Para Macron, será necessário construir uma nova arquitetura de segurança que reduza o risco de futuras escaladas militares e estabeleça limites claros na relação entre europeus e russos no período pós-guerra.
Europa precisa participar das negociações
Durante discurso na Conferência de Segurança de Munique, o presidente francês avaliou que o conflito pode se aproximar de um desfecho, mas destacou que Moscou segue promovendo ataques contra infraestruturas civis e energéticas ucranianas.

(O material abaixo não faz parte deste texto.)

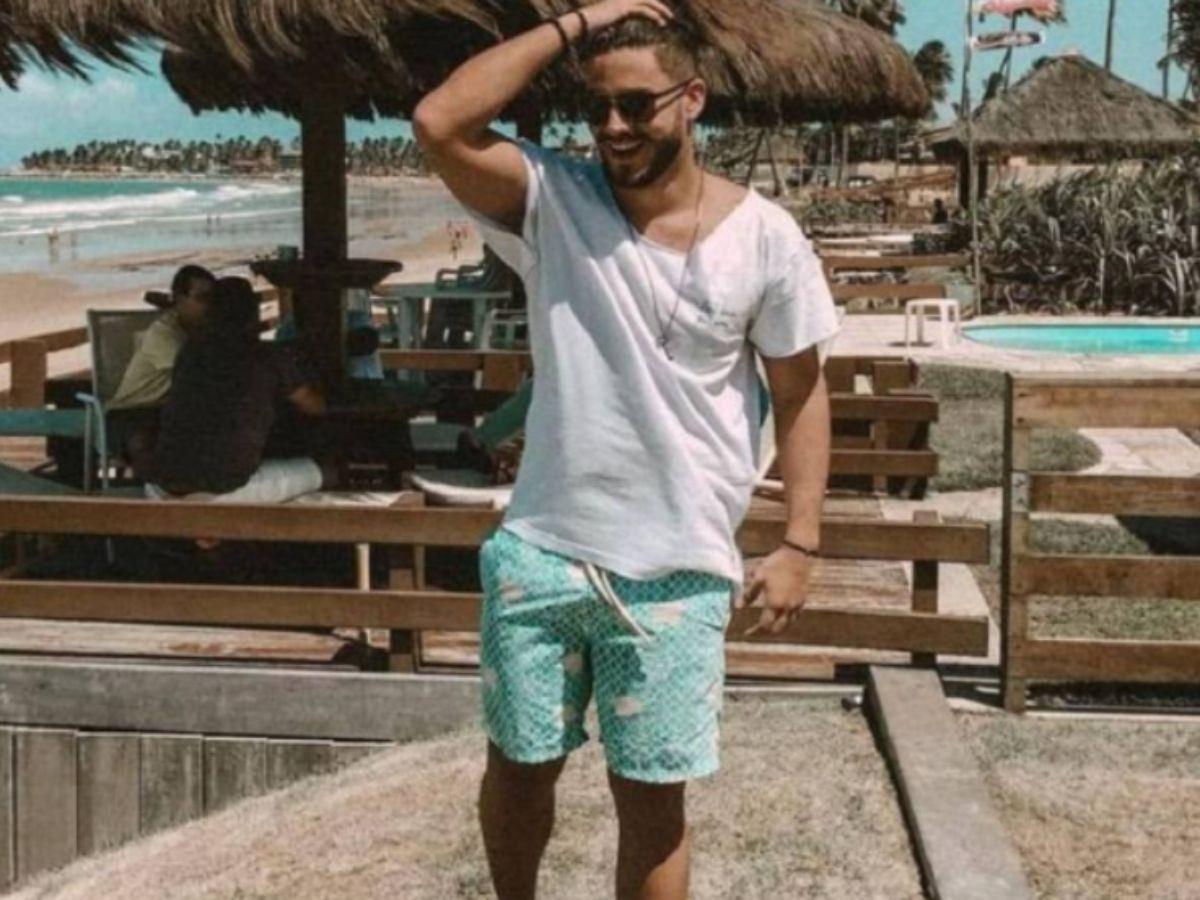 Bạn có thể chụp một bức hình không để ý đến cảnh vật xung quanh và lấy tay vén tóc.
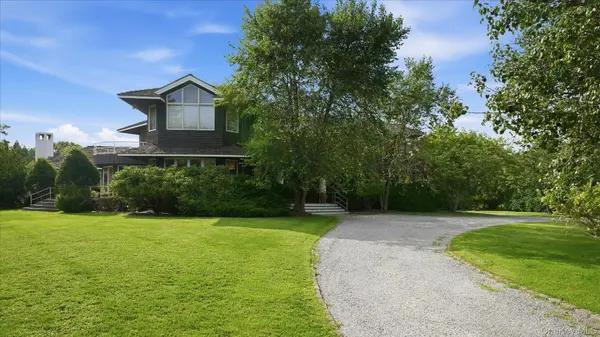 25 Ring Neck RD, Remsenburg, NY 11960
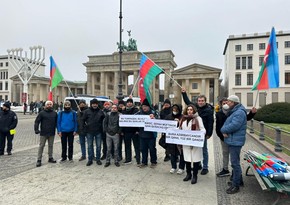 Azerbaijanis hold protest in Berlin condemning Armenia's eco-terror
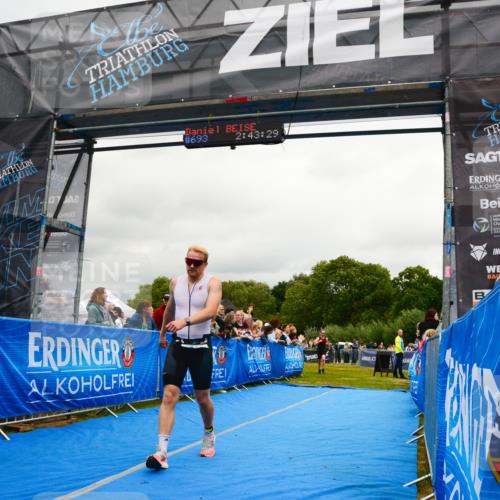 30.08.2026 - Elbe Triathlon Hamburg LAZAROV Photography http://msf.ph/oto/10081653 30.08.2026 11:23:35 Ziel 403, 404, 1023, 1232 meine-sportfotos.de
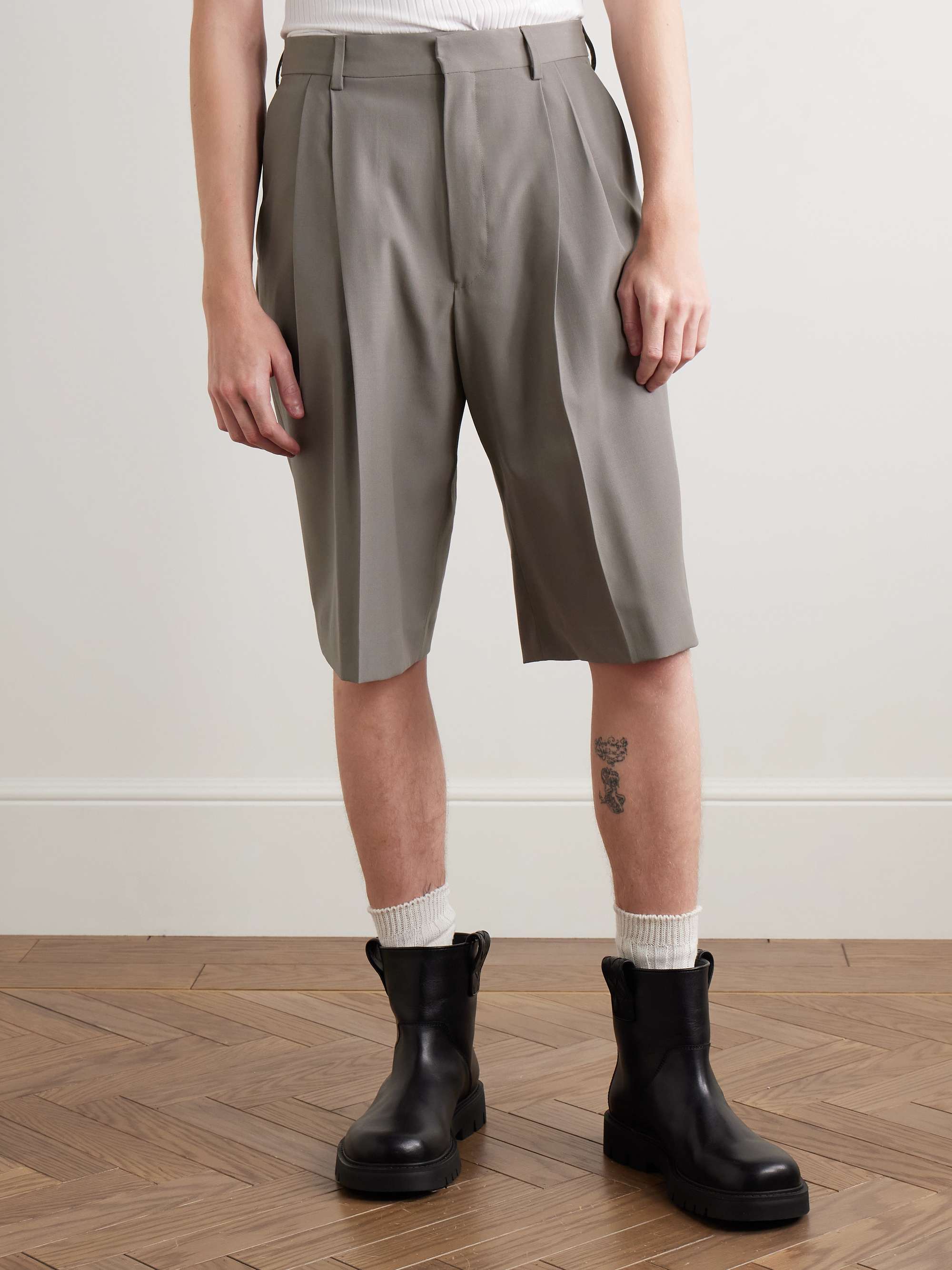 Straight-Leg Pleated Wool Bermuda Shorts view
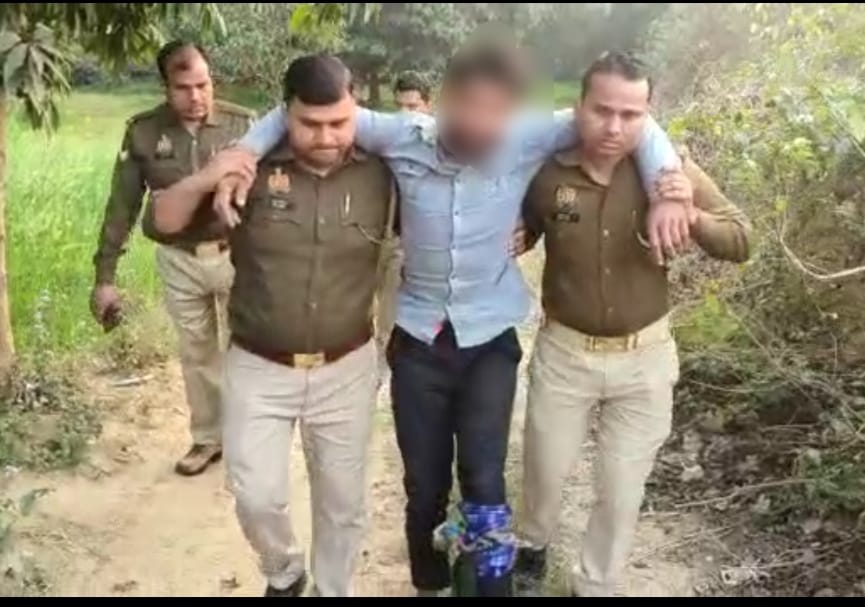 amrohapolice's tweet image. पुलिस अधीक्षक अमरोहा @langeh_ips के निर्देशन में थाना अमरोहा देहात/एसओजी/सर्विलांस टीम अमरोहा द्वारा बाद पुलिस मुठभेड़ शातिर अपराधी/गौकश अभियुक्त पैर में गोली लगने से घायल/गिरफ्तार, अवैध असलाह तमंचा/खोखा/जिन्दा कारतूस व संदिग्ध मो0सा0 बरामद ।
#UPPolice 
#CrackDownUPP
#GoodWorkUPP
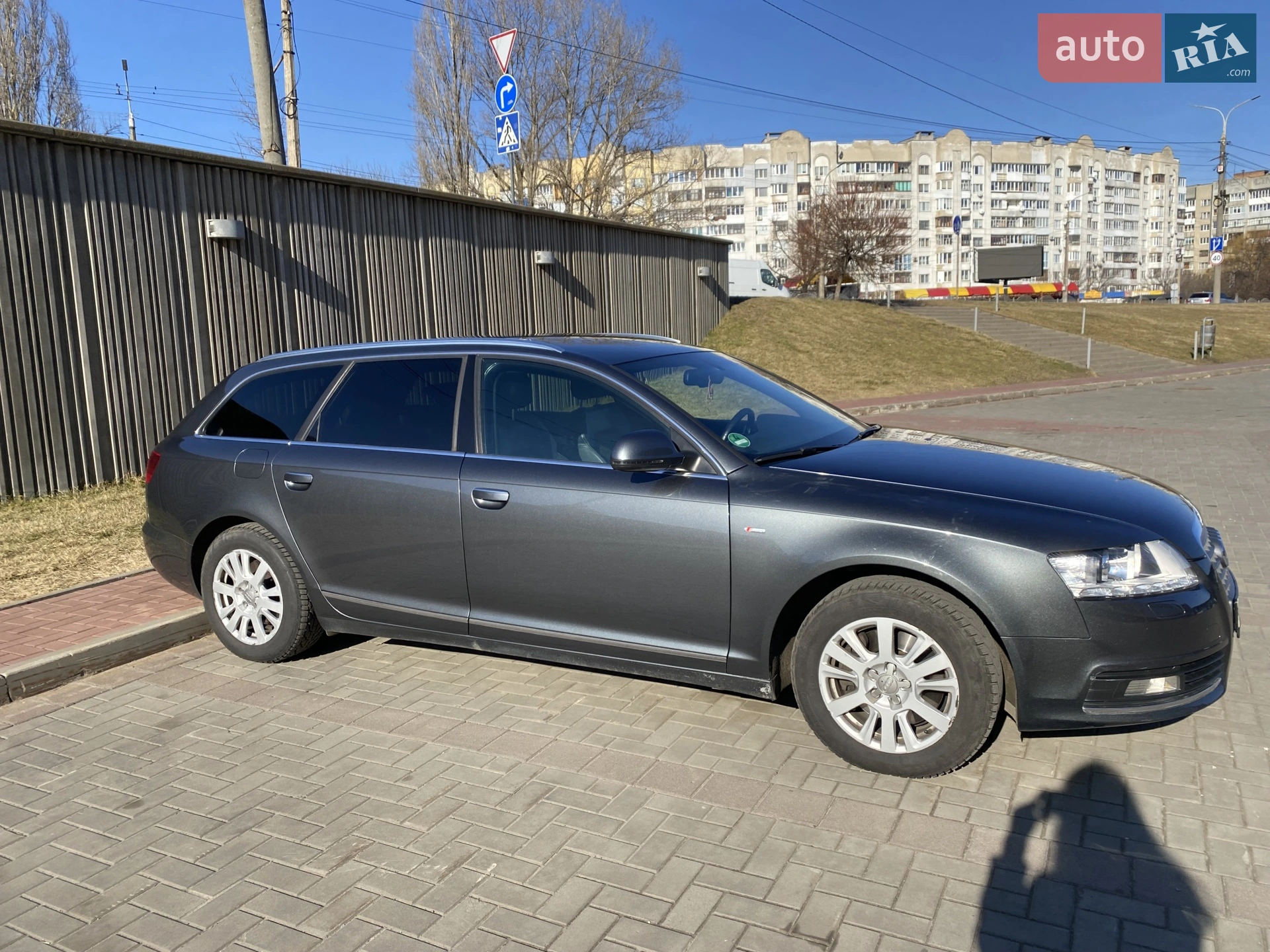 2010 Audi A6 - мініатюра 4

Macron defendeu que não haverá paz duradoura sem participação ativa da Europa nas negociações. Para ele, qualquer acordo precisa contar com o consenso europeu e incluir garantias de segurança robustas para o período posterior ao conflito.
Pressão econômica e diálogo coordenado
O líder francês também indicou que a Europa deve manter e ampliar a pressão econômica sobre Moscou, incluindo medidas voltadas à chamada “frota-sombra” utilizada para viabilizar exportações de petróleo.
Ao mesmo tempo, sinalizou a criação de um canal direto de comunicação com o Kremlin, em coordenação com parceiros europeus e norte-americanos, mantendo transparência com Kiev.
Autonomia estratégica no centro da agenda
Macron reforçou que o conflito evidencia a necessidade de a Europa fortalecer sua autonomia estratégica, reduzindo dependências externas e ampliando investimentos em sua base industrial e tecnológica.
Segundo ele, o fim da guerra não encerrará o desafio geopolítico representado pela Rússia. A estabilidade europeia dependerá da construção de novas regras de convivência e de um continente mais forte, integrado e preparado para agir de forma coordenada no cenário internacional.